Defizit Kliniken: Stadträte mahnen den Landkreis

Chirin Kolb 01.12.2016

Das überraschend doppelt so hohe Defizit der drei Kreiskliniken treibt auch die Neu-Ulmer Stadträte bei ihren Haushaltsberatungen um. Stadträte verschiedener Fraktionen gingen hart mit dem Landkreis ins Gericht und sandten die Botschaft aus: Neu-Ulm will nicht noch mehr zahlen.

Mit einer Kreisumlage von 35 Millionen Euro, die Neu-Ulm an den Landkreis überweist, sei „das Ende der Fahnenstange erreicht“, sagte die SPD-Fraktionsvorsitzende Antje Esser. Die Stadt werde sich „in sinnvollem und machbarem Umfang“ an den der finanziellen Sanierung der Kreiskliniken beteiligen. Das Defizit wird, wie berichtet, in den Jahren 2015/16 rund 13 Millionen Euro betragen. Der Kreis, forderte Esser, müsse aber im Gegenzug „sorgsam und sparsam“ mit dem Geld der Kommunen umgehen.

Albert Obert (PRO) bekräftigte diese Forderung, hat aber Zweifel, dass der Landkreis tatsächlich immer sparsam wirtschaftet.
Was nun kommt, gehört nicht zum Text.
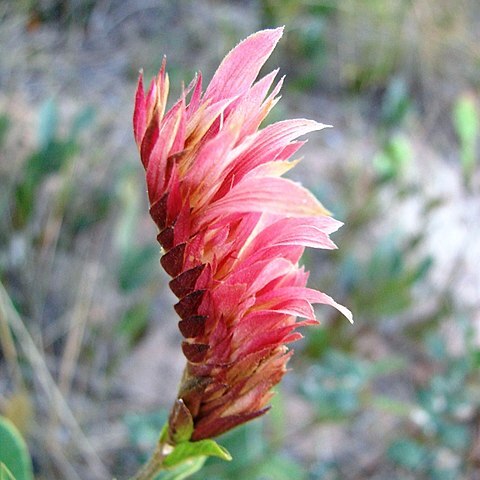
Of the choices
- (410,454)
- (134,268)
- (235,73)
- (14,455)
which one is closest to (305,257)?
(134,268)

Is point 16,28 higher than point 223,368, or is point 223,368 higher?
point 16,28

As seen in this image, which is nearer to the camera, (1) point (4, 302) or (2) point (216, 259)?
(2) point (216, 259)

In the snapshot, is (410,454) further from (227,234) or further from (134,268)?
(227,234)

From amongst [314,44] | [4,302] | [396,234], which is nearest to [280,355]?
[4,302]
Als Beispiel zog der pensionierte Realschulrektor Schulsanierungen heran. „Da hat sich der Landkreis teils luxuriöse Dinge geleistet.“ Zum Beispiel eine versenkbare Theaterbühne an einer Pfuhler Schule.

Auch der CSU-Fraktionsvorsitzende Johannes Stingl, der das Thema bei den Haushaltsberatungen überhaupt erst losgetreten hatte, nannte die Entwicklung bei den Klinikfinanzen „unerquicklich und bedrohlich“. Die CSU erwarte vom Landkreis eine bessere Kostenkontrolle, ein Krisenmanagement und die Schaffung zukunftsfähiger Strukturen. Stingl bedauerte sehr, dass dem Bürger­entscheid Zahlen zugrunde lagen, die sich nun als völlig falsch herausgestellt haben. In dem Entscheid hatten sich die Bürger des Landkreises unter anderem für den Erhalt der Geburtshilfestation in Illertissen ausgesprochen.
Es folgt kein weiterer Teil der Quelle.